O documentário, um outro cinema
Um equívoco comum é classificar um documentário como um gênero cinematográfico. Essa concepção remonta aos tempos das locadoras de vídeos, que optavam por organizar sua seleção por gêneros para facilitar a busca dos clientes. Diante dos documentários, surgiu a dúvida: como categorizá-los? Acabaram sendo designados como um gênero em si, um padrão que se popularizou e perdura no consenso popular até os dias atuais.
Entretanto, é crucial compreender que o documentário não se enquadra estritamente como um gênero, e sua definição não é simplista. Dentro deste formato cinematográfico, há uma multiplicidade de categorias.
Ao contrário da ficção, que elabora narrativas e personagens fictícios, o documentário tem por objetivo retratar eventos, pessoas e situações diversas. Todo o material parte da realidade, sendo moldado pelos cineastas de maneira a capturar a autenticidade da forma de olhar de quem realiza, e não o comprometimento com a “verdade”. A verdade no documentário é um karma. Documentário é aquele que educa, isso também é um karma.
Embora frequentemente associado ao jornalismo, o documentário se distingue por sua liberdade criativa. Por meio de diversas técnicas e estilos, os cineastas documentam a realidade sob múltiplos prismas, inclusive com ficção.
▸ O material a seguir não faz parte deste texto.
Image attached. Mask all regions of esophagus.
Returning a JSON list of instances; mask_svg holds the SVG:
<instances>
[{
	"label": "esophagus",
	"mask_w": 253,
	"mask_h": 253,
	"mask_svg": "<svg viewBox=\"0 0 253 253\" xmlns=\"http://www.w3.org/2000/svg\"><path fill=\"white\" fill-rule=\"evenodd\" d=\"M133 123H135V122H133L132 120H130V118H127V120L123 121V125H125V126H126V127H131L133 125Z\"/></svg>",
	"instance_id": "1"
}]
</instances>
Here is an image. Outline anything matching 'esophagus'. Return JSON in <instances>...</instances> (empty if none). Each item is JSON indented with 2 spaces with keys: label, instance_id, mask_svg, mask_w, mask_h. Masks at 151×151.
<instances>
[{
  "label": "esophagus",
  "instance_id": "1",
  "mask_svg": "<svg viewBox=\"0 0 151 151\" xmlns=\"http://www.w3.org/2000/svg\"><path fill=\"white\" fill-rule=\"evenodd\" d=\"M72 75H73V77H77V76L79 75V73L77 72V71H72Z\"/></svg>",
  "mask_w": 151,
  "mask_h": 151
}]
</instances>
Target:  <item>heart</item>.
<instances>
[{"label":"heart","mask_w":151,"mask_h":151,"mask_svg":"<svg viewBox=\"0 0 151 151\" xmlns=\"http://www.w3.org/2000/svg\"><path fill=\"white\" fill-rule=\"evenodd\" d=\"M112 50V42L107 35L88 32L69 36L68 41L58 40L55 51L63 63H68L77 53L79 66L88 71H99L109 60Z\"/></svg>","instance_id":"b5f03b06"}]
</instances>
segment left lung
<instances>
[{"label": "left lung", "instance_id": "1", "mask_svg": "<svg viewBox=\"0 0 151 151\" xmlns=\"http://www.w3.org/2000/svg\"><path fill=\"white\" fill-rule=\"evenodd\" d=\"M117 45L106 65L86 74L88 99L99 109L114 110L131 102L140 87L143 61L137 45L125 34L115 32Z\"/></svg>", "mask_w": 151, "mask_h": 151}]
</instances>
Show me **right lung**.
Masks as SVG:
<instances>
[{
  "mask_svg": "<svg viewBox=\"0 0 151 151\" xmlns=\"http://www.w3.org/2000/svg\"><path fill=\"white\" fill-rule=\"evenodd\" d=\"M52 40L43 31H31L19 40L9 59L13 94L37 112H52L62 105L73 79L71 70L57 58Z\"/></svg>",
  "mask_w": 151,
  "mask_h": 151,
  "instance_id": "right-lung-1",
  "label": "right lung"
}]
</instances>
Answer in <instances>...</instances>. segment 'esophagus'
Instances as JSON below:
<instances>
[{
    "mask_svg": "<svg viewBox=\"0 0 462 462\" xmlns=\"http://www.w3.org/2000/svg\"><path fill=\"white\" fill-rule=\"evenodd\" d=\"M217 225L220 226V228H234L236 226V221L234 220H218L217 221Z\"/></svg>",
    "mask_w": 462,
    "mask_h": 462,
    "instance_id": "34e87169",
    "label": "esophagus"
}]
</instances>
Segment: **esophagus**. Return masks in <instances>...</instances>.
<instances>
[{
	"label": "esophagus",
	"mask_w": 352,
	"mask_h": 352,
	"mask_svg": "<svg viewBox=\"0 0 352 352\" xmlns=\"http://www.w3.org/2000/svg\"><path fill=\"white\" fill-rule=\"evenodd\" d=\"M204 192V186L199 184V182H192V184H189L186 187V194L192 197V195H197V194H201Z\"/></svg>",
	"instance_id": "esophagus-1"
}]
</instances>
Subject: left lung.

Exploram diferentes perspectivas incitando o público a reflexões acerca do mundo que o cerca.
Estilos de Documentário
A variedade de temas e abordagens presentes nos documentários resulta em uma rica diversidade de estilos. Entre os mais comuns, podemos destacar:
1. Expositivo:
- Prioriza a apresentação de informações e fatos através de narração, entrevistas e imagens de arquivo.
- Frequentemente utilizado em documentários históricos, biográficos e educativos.
- Exemplos: O Equilibrista (Man on Wire – 2008 – EUA), Democracia em Vertigem (2019 – Brasil) e Ícaro (Icarus – 2017 – EUA).
2. Observativo:
- Documenta a realidade sem interferência direta do cineasta, capturando o comportamento natural de pessoas e situações.
- Valoriza a imersão do espectador no ambiente retratado, proporcionando uma experiência autêntica.
- Exemplos: Primárias (Primary – EUA – 1960), High School (EUA – 1968) e Bullying (Bully – EUA – 2011)
3. Participativo:
- O cineasta se insere na narrativa, interagindo com os personagens e influenciando o desenrolar dos eventos.
- Explora diferentes perspectivas e subjetividades, criando um diálogo entre o cineasta e a realidade.
- Exemplos: Super Size Me – A Dieta do Palhaço (Super Size Me – EUA – 2004), Blackfish: Fúria Animal (Blackfish – EUA – 2013) e Edifício Master (Brasil – 2002).
4. Poético:
- Utiliza elementos estéticos e simbólicos para criar uma experiência sensorial e emocional.
- Busca despertar reflexões e interpretações subjetivas do espectador, indo além da mera apresentação de fatos.
- Exemplos: Koyaanisqatsi: Uma Vida Fora de Equilíbrio (Koyaanisqatsi – EUA – 1982), Um Cão Andaluz (Un chien andalou – 1929 – França) e Nostalgia for the Future (Índia – 2019).
5. Reflexivo:
- Explora questões filosóficas e existenciais através da análise de eventos e situações da realidade.
- Convida o público a questionar suas próprias crenças e valores, promovendo a reflexão crítica.
- Exemplos: Jogo de Cena (Brasil – 2007), O Sanduíche (Brasil – 2000) e Eram os Deuses Astronautas? (Erinnerungen an die Zukunft – Alemanha – 1970)
6. Performativo:
- Utiliza elementos da ficção e da performance para apresentar a realidade de forma não convencional.
- Questiona os limites entre realidade e representação, criando uma experiência imersiva e engajadora.
- Exemplos: Valsa com Bashir (Vals Im Bashir – Israel – 2008), Verdades e Mentiras (F for Fake – 1973 – EUA) e Tiros em Columbine (Bowling for Columbine – 2002 – EUA)
Vale ressaltar que essa categorização não é rígida, e muitos documentários podem apresentar características de diversos estilos. A riqueza do gênero documental reside justamente na sua diversidade e capacidade de abordar a realidade sob múltiplas perspectivas.
Dica de livro: O documentário: Um outro cinema, por Guy Gauthier.